Lean start-up methods, and later lean design, have adapted this model to software development. This same loop can be applied ‘above the code’ to strategy too and is how companies can use failure-as-learning to create a validated strategy.
Due to the long cycles used by most companies, most corporate strategy is is effectively theoretical. The time between creating, agreeing on, and then putting into place a strategy can be a year or even longer. Implementation details can become dicey, and then we have to see customers will actually buy and use the product. In short, until the first customer buys and affirms the ‘strategy’, companies carry the risk of wasting huge amounts of time and money. The risk might pay off, or it might not. Not knowing either way is why it’s a risk.

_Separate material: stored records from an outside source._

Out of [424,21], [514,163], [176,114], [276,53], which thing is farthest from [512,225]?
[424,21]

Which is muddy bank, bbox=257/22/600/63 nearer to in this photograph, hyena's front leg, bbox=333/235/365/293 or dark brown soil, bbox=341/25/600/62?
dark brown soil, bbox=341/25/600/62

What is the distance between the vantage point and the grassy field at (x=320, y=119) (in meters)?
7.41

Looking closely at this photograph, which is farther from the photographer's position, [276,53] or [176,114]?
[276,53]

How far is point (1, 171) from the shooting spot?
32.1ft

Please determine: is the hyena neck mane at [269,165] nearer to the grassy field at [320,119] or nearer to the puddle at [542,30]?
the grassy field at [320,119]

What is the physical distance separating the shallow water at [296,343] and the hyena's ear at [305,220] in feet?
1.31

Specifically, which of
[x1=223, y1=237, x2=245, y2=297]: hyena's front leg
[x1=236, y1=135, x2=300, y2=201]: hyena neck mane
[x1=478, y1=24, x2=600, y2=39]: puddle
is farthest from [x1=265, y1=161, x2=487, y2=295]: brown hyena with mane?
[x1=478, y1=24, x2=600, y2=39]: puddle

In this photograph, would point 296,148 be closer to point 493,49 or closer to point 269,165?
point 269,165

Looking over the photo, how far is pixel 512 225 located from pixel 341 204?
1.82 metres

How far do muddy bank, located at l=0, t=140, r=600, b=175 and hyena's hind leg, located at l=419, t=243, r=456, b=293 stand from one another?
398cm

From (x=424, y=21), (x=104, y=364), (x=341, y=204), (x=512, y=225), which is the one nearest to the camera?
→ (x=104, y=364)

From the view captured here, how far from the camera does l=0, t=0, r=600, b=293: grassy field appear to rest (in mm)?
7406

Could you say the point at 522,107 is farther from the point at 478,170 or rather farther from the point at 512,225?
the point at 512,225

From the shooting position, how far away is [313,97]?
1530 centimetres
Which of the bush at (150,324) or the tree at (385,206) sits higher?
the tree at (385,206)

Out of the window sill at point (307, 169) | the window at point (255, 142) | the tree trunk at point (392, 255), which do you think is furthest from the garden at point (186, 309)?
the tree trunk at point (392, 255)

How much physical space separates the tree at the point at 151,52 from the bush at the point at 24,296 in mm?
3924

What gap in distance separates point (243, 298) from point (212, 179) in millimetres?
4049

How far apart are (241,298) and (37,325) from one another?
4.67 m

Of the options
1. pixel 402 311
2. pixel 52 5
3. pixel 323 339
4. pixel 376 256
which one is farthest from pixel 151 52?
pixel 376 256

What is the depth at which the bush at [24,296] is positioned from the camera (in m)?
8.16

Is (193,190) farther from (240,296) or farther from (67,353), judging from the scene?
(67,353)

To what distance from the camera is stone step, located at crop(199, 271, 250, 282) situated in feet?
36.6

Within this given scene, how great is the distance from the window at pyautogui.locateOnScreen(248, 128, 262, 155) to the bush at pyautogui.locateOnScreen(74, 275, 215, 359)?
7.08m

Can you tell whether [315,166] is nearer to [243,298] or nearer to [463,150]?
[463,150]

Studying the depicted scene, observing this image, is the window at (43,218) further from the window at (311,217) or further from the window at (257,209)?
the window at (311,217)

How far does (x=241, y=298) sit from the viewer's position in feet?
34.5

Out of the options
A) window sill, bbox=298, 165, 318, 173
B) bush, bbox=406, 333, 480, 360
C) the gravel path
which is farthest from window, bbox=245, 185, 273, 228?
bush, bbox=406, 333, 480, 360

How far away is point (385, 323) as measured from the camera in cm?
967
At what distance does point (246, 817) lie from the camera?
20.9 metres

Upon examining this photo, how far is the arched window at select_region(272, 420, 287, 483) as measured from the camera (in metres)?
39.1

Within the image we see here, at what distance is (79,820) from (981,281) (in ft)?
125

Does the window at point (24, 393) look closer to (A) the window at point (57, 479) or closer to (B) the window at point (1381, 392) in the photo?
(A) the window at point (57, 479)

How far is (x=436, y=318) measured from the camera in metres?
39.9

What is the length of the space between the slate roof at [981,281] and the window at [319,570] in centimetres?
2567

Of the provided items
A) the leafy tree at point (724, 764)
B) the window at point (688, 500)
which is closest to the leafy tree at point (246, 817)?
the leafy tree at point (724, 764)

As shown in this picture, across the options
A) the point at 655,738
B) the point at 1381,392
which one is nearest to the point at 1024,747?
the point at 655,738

The constant feedback opportunity
This mentality has been unavoidable in business for the most part. Now, however, when a business relies on software, it’s possible to better control this kind of strategy risk. Small batch process focuses on shorter release cycles and incremental changes to an application. This allows companies to get almost constant feedback on the validity of strategic theories through the apps that are bringing that strategy to life. It also means that organizations can more quickly sense and respond to changes in customer behaviour and market shifts, significantly reducing risk. By starting small, you build smaller chunks making it a lot easier to build, test and validate…and change course if you’ve learned that a different approach is better.
Done well, software costs relatively little and is incredibly malleable. It is, as they say, ‘agile’. You just need to connect the agile nature of software to strategy.